The results of this study clearly demonstrate that the radiomics model is highly effective in distinguishing between various stages of liver fibrosis, exhibiting AUC values ranging from 0.810 to 1.000. The integration of clinical parameters with radiomics data further enhances diagnostic accuracy, as indicated by AUC values between 0.836 and 0.997 in the validation cohort, and achieves a commendable accuracy of 71.42 to 96.54% in staging hepatic fibrosis. Notably, these models have also been shown to significantly outperform traditional non-invasive biomarkers such as GPR, APRI, and FIB-4. The results indicate that the clinical-radiomics model manifests substantial potential as a sophisticated non-invasive diagnostic modality for the nuanced assessment and accurate staging of hepatic fibrosis, presaging enhanced patient management and prognostic outcomes.

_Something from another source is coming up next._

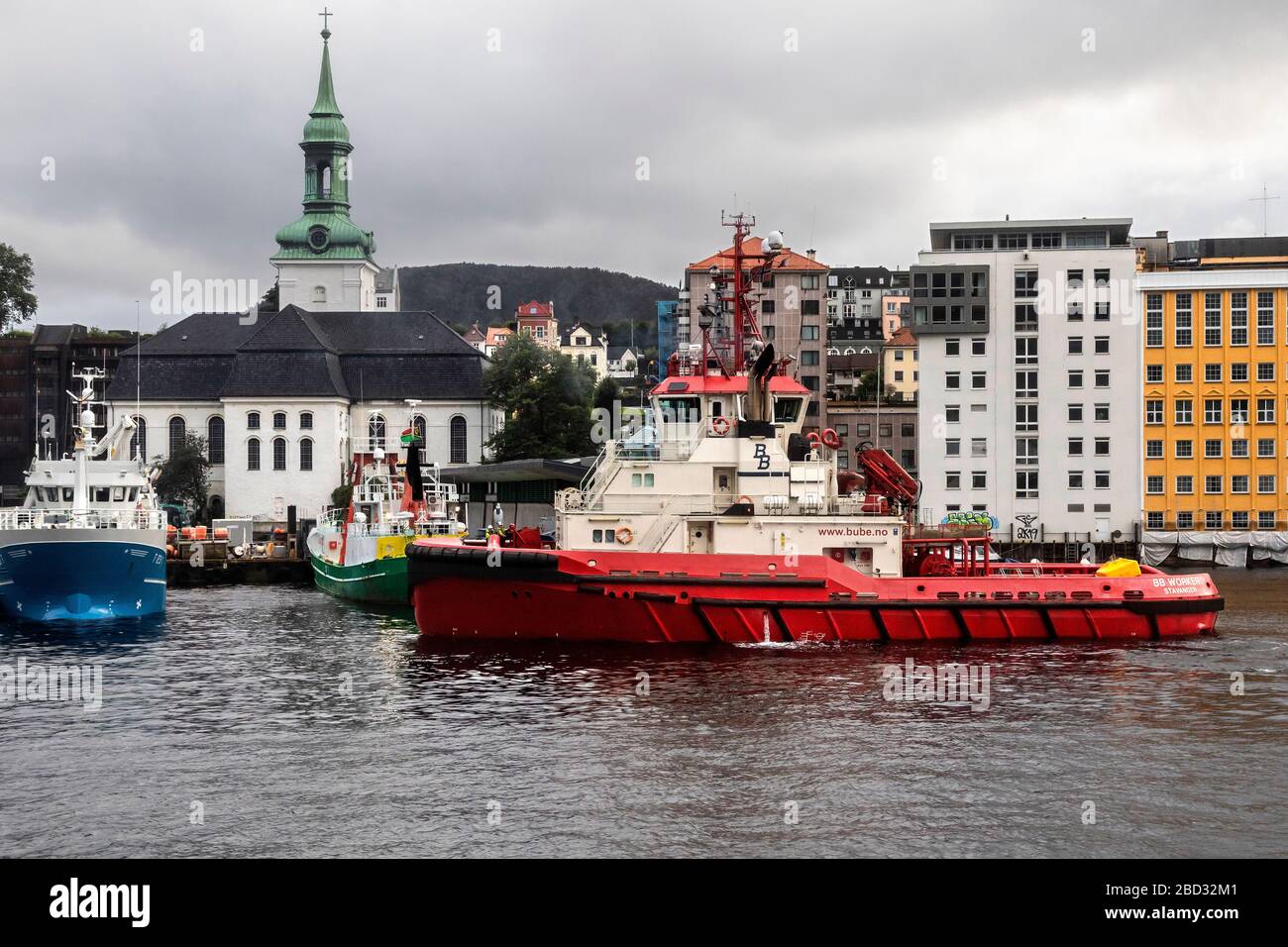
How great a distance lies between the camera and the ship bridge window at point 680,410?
109 ft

Previous study has suggested that elastography methods entails a higher cost compared to alternative noninvasive indicators25, and CT-based radiomics has the potential to identify subtle alterations throughout the progressive stages of liver fibrosis26, However, the study only included the extraction of radiomic features from 2D images at the portal vein level of liver, and did not compare the performance of arterial, venous, and delayed phase models based on multiphase CT images in radiomic models. In comparison, our study employed the trained 3D-UNet liver segmentation software for the automatic segmentation of the entire liver. Subsequently, we conducted a comparative analysis of multiphase CT images, encompassing the arterial phase, venous phase, and delayed phase. Hu et al. presented that venous phase CT images were chosen to develop and validate a CT-based radiomics nomogram for distinguishing between non-advanced and advanced liver fibrosis27. Our research findings indicate that the model based on the Radscorearterial shows a higher AUC in the significant fibrosis (S01vs.S234) group. Meanwhile, in the advanced fibrosis (S012vs.S34) and cirrhosis (S0123vs.S4) groups, the AUC of the the Radscorevenous/delayed model was higher.

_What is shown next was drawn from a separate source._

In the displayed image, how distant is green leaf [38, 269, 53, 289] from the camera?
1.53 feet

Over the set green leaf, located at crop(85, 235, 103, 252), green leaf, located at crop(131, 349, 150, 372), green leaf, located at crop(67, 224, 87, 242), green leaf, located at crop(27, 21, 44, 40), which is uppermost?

Prior research have unveiled that FIB-4 excels in accurately identifying cirrhosis (F4) while displaying suboptimal performance in ruling out significant fibrosis (≥ F2) , APRI exhibits solely moderate sensitivity and accuracy in appraising fibrosis connected to HBV28. Previous studies also have demonstrated GPR is an inexpensive, simple, and easy-to-calculate model for anticipating the extent of liver fibrosis in patients with chronic hepatitis B29. According to our results, the three specific clinical indicators were effective in determining the stage of liver fibrosis with the AUCs of 0.750–0.931 and accuracy of 57.29–88.00% in the validation set. However, the diagnostic efficacy is lower compared to our clinical-radiomics model.

Several constraints in this study should be noted. First, due to its retrospective nature, inherent selection biases are unavoidable. A future prospective, multicenter study addressing the same research question could offer significant improvements. Second, the limited sample size of patients with F3 liver fibrosis in the current study poses a potential constraint, making machine learning models susceptible to the bias-variance tradeoff. Third, significant disparities in sample sizes for liver fibrosis across different etiologies hinder the realization of stratified research objectives. Finally, variations in CT scanners may impact the study's outcome.

Conclusion

We developed a combined prediction model utilizing multiphase CT-based radiomics features and clinical biomarker, and the combined model exhibited strong performance in predicting fibrosis stage with CLD patients. The clinical-radiomics nomogram has the potential to assist in clinical decision-making, offering potential benefits in the patients with CLD.